The Medical Device Standards Management Institute of the China Institute of Food and Drug Control (hereinafter referred to as the Institute) organized a pre-review meeting for soliciting opinions on the revision of the medical device classification catalog (the first batch) in Beijing.
It was mentioned in the meeting: The State Food and Drug Administration issued the "Medical Device Classification Rules" and they will be officially implemented on January 1, 2016. If the revision of the Medical Device Classification Catalog proceeds smoothly, the new version of the "Medical Device Classification Catalog" is expected to be released this year!
In addition, relevant people also disclosed specific progress:
1. A working group for the revision of the medical device classification catalog has been formed, staff and office conditions have been equipped, and the revision work is on the way.

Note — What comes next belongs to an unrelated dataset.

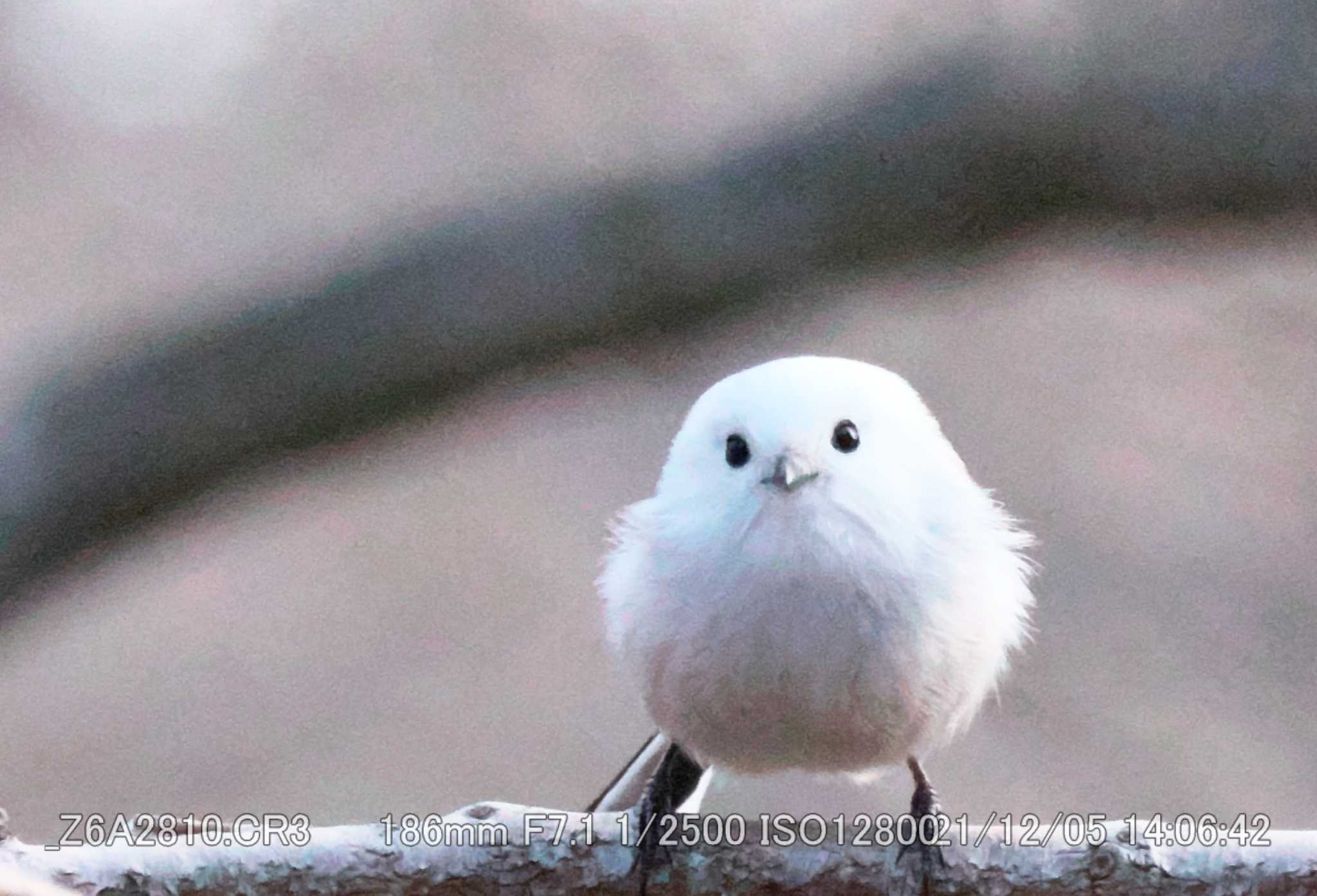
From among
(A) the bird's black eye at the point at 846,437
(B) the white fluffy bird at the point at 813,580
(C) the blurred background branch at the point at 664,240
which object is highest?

2. The original 43 medical device sub-categories have been adjusted to the current 22 sub-categories, and the revision of 11 sub-categories has been initially completed. The first draft of the relevant sub-categories has been completed ahead of schedule, and the revision progress is much faster than expected.
3. The names of the first-level directory and the second-level directory have been initially determined, and the sub-directory framework is more forward-looking and scientific.

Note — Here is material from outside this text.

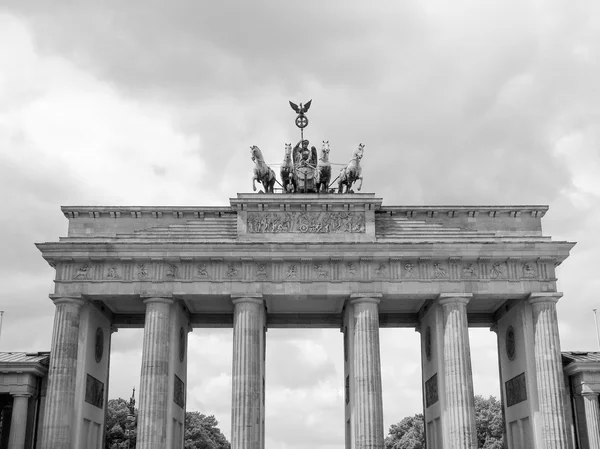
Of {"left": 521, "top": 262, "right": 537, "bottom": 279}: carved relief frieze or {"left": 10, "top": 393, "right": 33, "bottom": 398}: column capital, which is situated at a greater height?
{"left": 521, "top": 262, "right": 537, "bottom": 279}: carved relief frieze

4. The dynamic database required for catalog revision has been established, and the medical device registration data information involved in the classification catalog revision has been organized and extracted.
So what is the impact on medical device companies?

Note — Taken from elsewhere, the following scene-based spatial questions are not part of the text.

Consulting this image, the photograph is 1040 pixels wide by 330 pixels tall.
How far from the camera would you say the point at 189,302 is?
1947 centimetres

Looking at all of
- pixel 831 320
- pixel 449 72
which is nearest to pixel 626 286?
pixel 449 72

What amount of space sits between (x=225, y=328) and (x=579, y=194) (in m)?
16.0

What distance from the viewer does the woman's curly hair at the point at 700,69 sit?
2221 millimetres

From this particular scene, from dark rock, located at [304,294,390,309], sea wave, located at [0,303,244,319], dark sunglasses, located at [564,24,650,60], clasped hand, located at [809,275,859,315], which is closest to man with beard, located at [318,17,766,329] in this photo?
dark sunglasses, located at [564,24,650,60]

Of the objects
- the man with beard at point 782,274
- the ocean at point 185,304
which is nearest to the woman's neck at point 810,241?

As we all know, my country's medical device classification implements a classification catalog system guided by classification rules. Classification rules and classification catalogs coexist, and the classification catalog takes priority.
Medical device classification is the basis and source of medical device management. The new version of the "Medical Device Classification Rules" has been introduced and implemented, but because it is relatively macro and abstract in content, it is still difficult to directly apply it to classify new products.
The release of the new version of the "Medical Device Classification Catalog" will be a timely rain, relieving many companies that are troubled by classification problems.
The new version of the medical device classification catalog will clarify the ownership of some products and directly guide the R&D registration and production of enterprises. The product descriptions, intended uses, product name examples of each subcategory in the new version of the medical device classification catalog will further guide companies to correctly classify products, so as to facilitate their future market layout.